_KUTIPAN TEKS_
········

Kalau kehendak Rakyat di ukur dari suara partai berdasarkan kursi perwakilan Rakyat yang menyerap aspirasi dari Rakyat melalui seluruh struktur partai hingga Rt/Rw, maka menurut Adian kecil harapan perpanjangan masa jabatan Presiden untuk di setujui Parlemen. Sebab, partai yang menolak menguasai mayoritas kursi dengan total 388 kursi, sementara yang setuju hanya 187 kursi.

Baca: Repdem Tolak Penundaan Pemilu & Jabatan Presiden 3 Periode

"Kalau alat ukur kehendak Rakyat di cerminkan dari hasil survey maka LSI sudah mengeluarkan hasil survei dan terbukti bahwa 70,7% masyarakat menolak perpanjangan masa jabatan presiden, sementara 20,3 masyarakat menginginkan sebaliknya," ungkap Adian. 

Adian mempertanyakan apabila menurut Muhaimin Ketua PKB dan Luhut Binsar Panjaitan, berdasarkan Big Data  disimpulkan bahwa 60% Rakyat setuju  perpanjangan masa jabatan Presiden dan 40% sisanya menolak.

········

_DATA YANG DIAMBIL_
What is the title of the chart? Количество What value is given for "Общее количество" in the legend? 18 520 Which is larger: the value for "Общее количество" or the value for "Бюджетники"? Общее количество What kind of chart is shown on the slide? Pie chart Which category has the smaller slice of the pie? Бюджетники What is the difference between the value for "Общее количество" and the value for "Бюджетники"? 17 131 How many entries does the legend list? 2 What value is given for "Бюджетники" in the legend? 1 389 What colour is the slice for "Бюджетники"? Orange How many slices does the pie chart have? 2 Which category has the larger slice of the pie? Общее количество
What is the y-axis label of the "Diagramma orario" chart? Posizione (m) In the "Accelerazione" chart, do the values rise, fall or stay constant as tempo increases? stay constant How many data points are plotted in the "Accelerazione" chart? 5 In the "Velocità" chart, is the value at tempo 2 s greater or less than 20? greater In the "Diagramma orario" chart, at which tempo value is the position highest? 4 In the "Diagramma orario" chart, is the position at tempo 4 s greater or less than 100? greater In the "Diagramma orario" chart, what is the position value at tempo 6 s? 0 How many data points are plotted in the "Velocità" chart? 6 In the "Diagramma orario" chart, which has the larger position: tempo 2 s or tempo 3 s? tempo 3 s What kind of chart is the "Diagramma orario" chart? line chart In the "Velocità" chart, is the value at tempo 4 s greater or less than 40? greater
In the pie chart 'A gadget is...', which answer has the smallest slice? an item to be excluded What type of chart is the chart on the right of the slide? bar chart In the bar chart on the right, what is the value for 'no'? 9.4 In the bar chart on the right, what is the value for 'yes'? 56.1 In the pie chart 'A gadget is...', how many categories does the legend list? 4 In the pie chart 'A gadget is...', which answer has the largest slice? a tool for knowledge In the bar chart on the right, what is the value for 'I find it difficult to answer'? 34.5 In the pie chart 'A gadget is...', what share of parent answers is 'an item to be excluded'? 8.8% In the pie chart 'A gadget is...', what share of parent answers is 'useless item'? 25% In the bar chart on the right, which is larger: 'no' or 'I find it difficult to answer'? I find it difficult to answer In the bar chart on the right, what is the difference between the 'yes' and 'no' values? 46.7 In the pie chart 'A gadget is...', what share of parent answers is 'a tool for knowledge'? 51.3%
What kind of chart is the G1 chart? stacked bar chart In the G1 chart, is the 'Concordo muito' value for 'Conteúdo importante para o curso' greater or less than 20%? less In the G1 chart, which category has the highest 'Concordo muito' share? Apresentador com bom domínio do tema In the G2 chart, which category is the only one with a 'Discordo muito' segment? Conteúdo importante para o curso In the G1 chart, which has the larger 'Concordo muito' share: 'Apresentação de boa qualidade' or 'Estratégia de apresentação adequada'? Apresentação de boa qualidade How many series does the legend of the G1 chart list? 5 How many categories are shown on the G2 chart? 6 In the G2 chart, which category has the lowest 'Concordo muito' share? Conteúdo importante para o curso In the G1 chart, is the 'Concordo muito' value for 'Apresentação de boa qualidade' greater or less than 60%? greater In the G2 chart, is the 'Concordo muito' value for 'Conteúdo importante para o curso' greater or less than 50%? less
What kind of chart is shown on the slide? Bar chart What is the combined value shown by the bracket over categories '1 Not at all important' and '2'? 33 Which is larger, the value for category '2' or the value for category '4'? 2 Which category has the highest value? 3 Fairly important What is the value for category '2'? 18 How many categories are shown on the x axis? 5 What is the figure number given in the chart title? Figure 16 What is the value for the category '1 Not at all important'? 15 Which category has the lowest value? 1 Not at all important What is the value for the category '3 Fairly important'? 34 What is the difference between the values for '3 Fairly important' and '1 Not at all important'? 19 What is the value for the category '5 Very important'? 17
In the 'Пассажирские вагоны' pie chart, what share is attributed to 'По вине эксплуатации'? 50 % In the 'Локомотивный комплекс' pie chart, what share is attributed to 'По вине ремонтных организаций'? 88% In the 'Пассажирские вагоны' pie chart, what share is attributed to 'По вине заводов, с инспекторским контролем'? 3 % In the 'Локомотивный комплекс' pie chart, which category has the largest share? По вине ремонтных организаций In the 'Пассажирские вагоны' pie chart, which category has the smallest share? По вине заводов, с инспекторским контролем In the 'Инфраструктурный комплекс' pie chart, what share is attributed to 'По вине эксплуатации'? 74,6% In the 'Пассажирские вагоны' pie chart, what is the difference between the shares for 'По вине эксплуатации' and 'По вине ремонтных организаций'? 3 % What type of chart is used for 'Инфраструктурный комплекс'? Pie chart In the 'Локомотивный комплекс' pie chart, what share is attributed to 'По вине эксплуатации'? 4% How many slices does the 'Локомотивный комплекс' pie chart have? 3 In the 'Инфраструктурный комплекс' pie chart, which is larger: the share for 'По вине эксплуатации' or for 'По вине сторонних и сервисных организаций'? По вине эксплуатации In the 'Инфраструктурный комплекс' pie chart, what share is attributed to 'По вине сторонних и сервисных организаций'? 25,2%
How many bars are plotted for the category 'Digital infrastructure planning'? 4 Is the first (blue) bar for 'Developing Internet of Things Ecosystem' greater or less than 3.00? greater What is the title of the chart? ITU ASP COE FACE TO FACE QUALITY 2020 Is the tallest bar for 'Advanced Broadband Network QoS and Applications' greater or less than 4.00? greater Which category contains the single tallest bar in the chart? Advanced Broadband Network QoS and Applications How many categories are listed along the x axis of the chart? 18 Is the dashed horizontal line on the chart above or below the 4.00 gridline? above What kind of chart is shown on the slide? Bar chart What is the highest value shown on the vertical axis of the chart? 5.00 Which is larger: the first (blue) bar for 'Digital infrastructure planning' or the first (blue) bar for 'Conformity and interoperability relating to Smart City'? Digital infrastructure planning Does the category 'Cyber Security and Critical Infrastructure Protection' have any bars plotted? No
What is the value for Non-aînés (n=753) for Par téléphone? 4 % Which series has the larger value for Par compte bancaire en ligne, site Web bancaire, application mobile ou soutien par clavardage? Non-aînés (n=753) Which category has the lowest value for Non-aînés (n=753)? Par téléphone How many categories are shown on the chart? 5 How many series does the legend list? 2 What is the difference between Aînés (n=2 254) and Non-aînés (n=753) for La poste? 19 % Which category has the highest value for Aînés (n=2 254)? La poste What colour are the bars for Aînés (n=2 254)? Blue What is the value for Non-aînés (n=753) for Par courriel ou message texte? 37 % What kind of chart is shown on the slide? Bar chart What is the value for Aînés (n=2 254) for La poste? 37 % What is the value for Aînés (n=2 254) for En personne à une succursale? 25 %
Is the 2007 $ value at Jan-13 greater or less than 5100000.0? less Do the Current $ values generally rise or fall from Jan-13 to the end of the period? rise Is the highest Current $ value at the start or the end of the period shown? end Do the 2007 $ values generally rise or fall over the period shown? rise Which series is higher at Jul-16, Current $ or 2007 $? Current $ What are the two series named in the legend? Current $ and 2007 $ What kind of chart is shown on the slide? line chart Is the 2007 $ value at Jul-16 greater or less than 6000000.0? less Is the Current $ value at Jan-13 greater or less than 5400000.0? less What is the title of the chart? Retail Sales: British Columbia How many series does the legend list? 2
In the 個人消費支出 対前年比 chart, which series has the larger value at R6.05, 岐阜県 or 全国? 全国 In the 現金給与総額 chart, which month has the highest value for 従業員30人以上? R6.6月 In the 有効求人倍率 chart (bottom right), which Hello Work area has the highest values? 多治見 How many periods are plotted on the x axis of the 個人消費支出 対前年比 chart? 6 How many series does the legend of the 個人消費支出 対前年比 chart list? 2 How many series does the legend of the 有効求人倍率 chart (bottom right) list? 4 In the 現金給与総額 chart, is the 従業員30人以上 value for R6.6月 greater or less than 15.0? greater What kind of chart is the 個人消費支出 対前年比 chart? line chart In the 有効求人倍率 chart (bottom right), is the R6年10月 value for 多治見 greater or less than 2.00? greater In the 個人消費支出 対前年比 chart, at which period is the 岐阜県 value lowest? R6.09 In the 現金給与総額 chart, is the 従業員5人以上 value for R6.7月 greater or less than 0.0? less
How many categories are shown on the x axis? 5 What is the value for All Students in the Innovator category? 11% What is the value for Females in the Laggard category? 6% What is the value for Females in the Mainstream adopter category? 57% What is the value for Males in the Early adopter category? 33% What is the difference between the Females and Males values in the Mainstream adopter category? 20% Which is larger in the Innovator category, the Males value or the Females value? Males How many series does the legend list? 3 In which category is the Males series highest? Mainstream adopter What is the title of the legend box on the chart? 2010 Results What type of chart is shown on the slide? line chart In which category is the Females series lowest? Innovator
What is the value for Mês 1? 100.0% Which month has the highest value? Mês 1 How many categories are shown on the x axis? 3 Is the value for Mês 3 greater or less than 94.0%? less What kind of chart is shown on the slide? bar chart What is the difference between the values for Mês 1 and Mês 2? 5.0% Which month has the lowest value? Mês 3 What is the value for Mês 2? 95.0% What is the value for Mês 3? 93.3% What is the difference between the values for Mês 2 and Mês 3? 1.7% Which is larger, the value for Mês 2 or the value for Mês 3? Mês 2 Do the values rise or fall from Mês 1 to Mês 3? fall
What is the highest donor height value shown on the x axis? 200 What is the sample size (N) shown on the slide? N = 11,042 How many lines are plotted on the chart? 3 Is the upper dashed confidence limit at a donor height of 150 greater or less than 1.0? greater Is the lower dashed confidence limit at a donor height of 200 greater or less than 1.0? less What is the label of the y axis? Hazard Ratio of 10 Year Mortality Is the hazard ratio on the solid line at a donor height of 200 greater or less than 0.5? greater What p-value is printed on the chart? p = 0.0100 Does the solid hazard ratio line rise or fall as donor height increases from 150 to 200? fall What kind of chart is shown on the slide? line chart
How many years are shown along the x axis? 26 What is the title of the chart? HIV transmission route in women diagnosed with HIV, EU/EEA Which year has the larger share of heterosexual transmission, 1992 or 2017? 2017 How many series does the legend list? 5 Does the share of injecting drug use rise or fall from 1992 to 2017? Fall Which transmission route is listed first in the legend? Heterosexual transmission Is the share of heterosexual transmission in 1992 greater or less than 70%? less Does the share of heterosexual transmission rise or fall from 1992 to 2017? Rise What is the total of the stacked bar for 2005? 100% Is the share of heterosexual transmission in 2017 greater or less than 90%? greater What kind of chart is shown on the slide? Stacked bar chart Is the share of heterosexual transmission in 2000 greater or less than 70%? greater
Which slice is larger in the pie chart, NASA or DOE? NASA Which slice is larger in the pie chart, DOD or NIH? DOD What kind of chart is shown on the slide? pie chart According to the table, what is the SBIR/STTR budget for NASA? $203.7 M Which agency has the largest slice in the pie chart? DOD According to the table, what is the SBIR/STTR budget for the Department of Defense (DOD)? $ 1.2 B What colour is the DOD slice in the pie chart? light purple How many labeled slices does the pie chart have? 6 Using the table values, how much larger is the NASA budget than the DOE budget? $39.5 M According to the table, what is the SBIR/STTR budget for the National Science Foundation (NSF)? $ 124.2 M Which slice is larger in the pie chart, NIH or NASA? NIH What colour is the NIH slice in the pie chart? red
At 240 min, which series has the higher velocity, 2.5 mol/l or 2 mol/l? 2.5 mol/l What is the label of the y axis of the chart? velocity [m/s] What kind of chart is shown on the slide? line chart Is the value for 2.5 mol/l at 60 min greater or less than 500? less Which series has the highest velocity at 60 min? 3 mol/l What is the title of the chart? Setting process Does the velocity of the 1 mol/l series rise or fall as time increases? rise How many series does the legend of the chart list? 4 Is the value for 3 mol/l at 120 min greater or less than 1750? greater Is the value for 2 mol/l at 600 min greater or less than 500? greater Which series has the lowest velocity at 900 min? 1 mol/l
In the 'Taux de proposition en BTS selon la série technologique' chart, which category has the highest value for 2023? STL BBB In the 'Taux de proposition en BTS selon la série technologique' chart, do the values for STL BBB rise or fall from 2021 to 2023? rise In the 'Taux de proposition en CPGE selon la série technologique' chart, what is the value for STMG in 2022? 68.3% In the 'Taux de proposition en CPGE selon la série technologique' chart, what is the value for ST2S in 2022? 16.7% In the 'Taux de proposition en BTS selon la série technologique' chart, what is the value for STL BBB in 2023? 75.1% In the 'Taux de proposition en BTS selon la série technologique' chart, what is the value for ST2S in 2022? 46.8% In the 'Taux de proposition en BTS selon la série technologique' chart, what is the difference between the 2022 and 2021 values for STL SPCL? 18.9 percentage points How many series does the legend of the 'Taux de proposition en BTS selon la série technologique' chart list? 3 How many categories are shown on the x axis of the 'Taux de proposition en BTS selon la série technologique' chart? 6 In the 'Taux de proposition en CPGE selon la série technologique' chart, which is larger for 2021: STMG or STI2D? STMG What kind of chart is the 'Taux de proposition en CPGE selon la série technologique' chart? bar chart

········

_LATIHAN_
A - Sebutkan semua nama orang yang muncul dalam kutipan tentang perpanjangan masa jabatan Presiden.
B - Ringkas kutipan tentang perpanjangan masa jabatan Presiden dalam dua kalimat.

_JAWABAN BERURUTAN_
A - Adian, Muhaimin, Luhut Binsar Panjaitan

B - Menurut Adian, perpanjangan masa jabatan Presiden kecil kemungkinan disetujui Parlemen karena partai yang menolak menguasai 388 kursi, sedangkan yang setuju hanya 187 kursi. Adian juga merujuk survei LSI yang menunjukkan 70,7% masyarakat menolak perpanjangan masa jabatan presiden.